Gli anni incerti ci dice che non c’è bisogno di scegliere, che il giallo è complementare del viola, che il verde e l’arancione condividono molto più di quello che possa sembrare.

Pensieri, richiami e altre cose

Il desiderio di Giulio di ritrarre i suoi amici e le loro relazioni mi ha ricordato subito un altro libro che in questi anni ha descritto alla perfezione le dinamiche difficili di un gruppo di amici e la loro evoluzione: A Little Life di Hanya Yanagihara, in Italia Una vita come tante con Sellerio. Anche JB ritrae gli altri ed espone le opere in una mostra, ma Giulio e JB hanno soprattutto in comune la capacità di catturare lo sguardo intimo dei loro amati, di cogliere la loro vera natura e riprodurla sulla tela – e di viverlo non come un talento ma quasi come una benedizione.

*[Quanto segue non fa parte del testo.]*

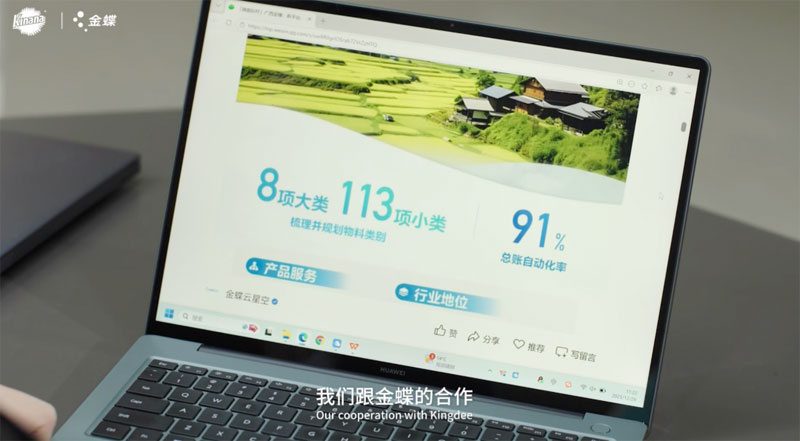 一個人，就能管理上千畝土地？攜手金蝶構(gòu)建農(nóng)業(yè)數(shù)字化“神經(jīng)中樞”-廣州金蝶軟件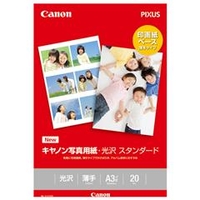 キヤノン キヤノン写真用紙・光沢 スタンダード(A3ノビ・20枚入り) SD201A3N20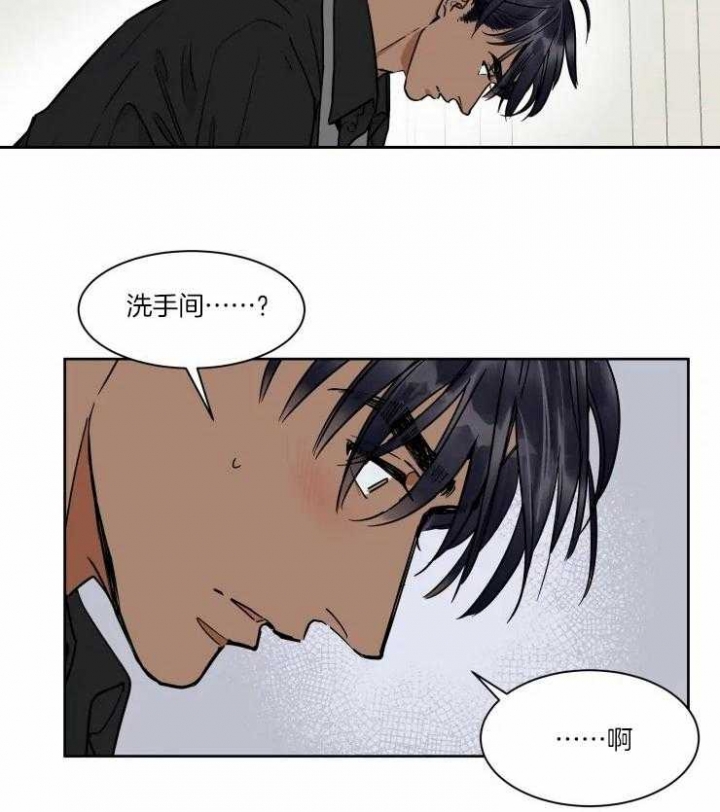 私人绯闻漫画,第94话2图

Il vero alterego letterario di questa relazione, però, lo si intuisce molto, molto presto nella lettura e quando fa effettivamente la sua entrata in scena a pagina 299 proviamo anche una certa soddisfazione. È Jules et Jim, che prima Giulia, Guido e Jerry (Emiliano, hai scelto apposta i nomi per rimandare al libro di Roché? Lo voglio sapere) vedono come film e che poi si regalano in formato romanzo. Come per Jules e Jim, non c’è tensione tra le figure maschili ma benevolenza e un rincorrersi, un cercarsi tra le braccia di un terzo.

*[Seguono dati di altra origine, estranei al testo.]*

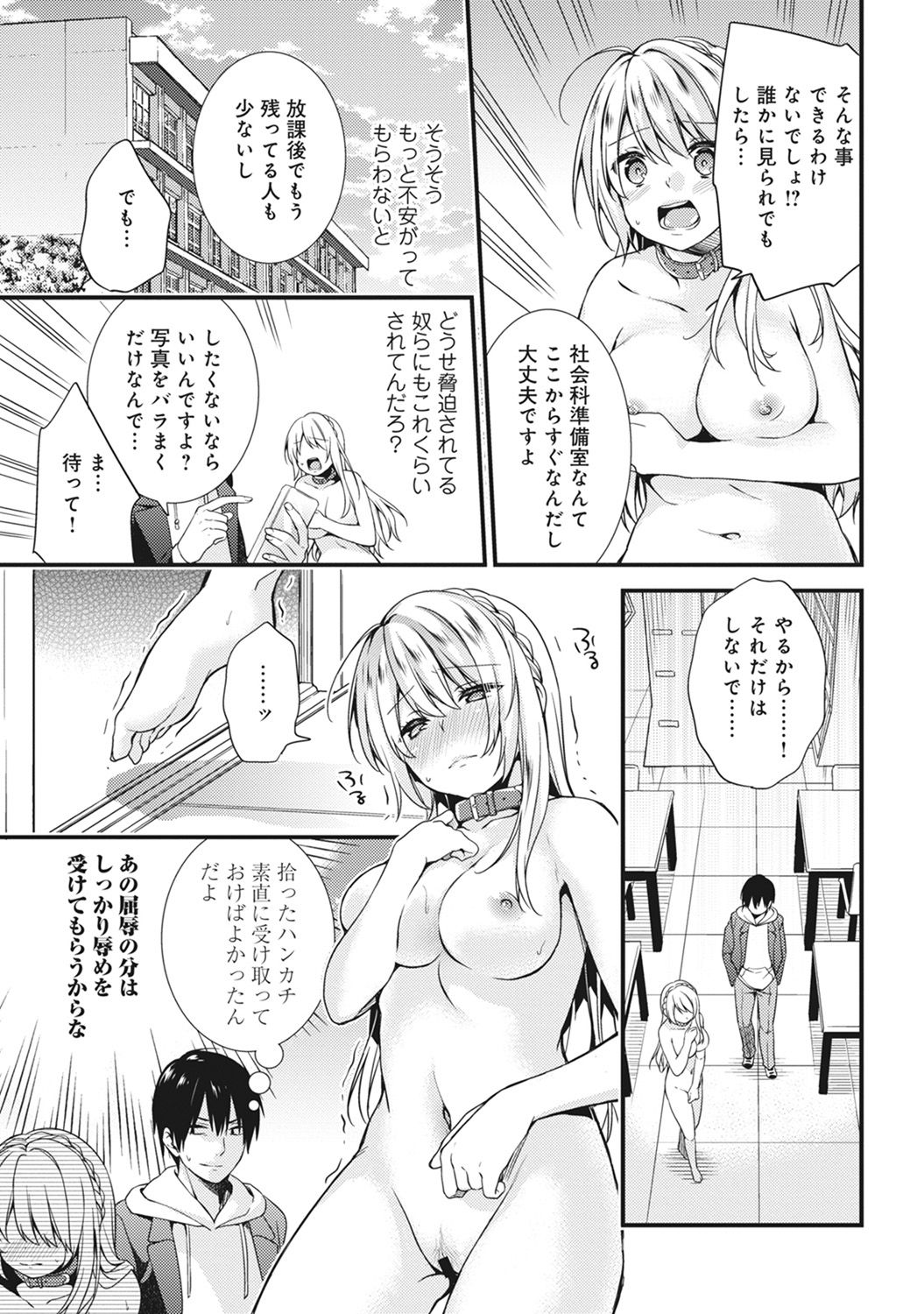 Gakuen no Ojou-sama ga Roshutsukyou no Dohentai datta Hanashi Ch. 1-4 page 9 full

Una cosa che invece mi ha sorpresa è il fatto che, nonostante i gruppi e i cantanti scelti da Emiliano Dominici siano iconicamente maschili, almeno nella prima metà del romanzo il legame esplicito con la musica sia prettamente femminile: è Antonella che canta in ogni momento della giornata, è Alberta che vive i concerti come un’esperienza quasi mistica (grazie anche all’aiuto di qualche droga), è Giulia che ama Battiato sin da giovanissima. Se quindi Guido fa un uso della musica molto maschile (voglio intitolare la mia mostra come una canzone dei Nirvana), le donne la usano per tirare avanti, per non essere sommerse, ne fanno un uso quotidiano e solido.

Non voglio però trarvi in inganno: in certi punti profondamente triste, Gli anni incerti è anche estremamente godurioso. Emiliano Dominici ha un senso del riso a denti stretti che conquista subito, come quando la famiglia di Guido deve scegliere un nome per il coniglio (e Vittorio ragiona: «È brutto? È cattivo? Mangia tutto? Allora lo chiamiamo Capitalismo») o viene raccontata la punizione di suor Emma.

«Allora, come sta andando la scuola?» domanda Egisto.
«Suor Emma è cattiva».
«Come, è cattiva? Casomai severa».
«Ieri ha dato uno schiaffo a un bimbo».
«Esagerato, uno schiaffo! E perché?»
«Perché lui ha scritto sul banco ‘abbasso le suore’, e l’ha scritto
con una esse sola, sicché suor Emma gli ha dato uno schiaffo».

Emiliano Dominici, Gli anni incerti. Canzone di fine millennio, Effequ

D’altronde il tre è equilibrio e Dominici, in questa narrazione, ce lo dimostra bene.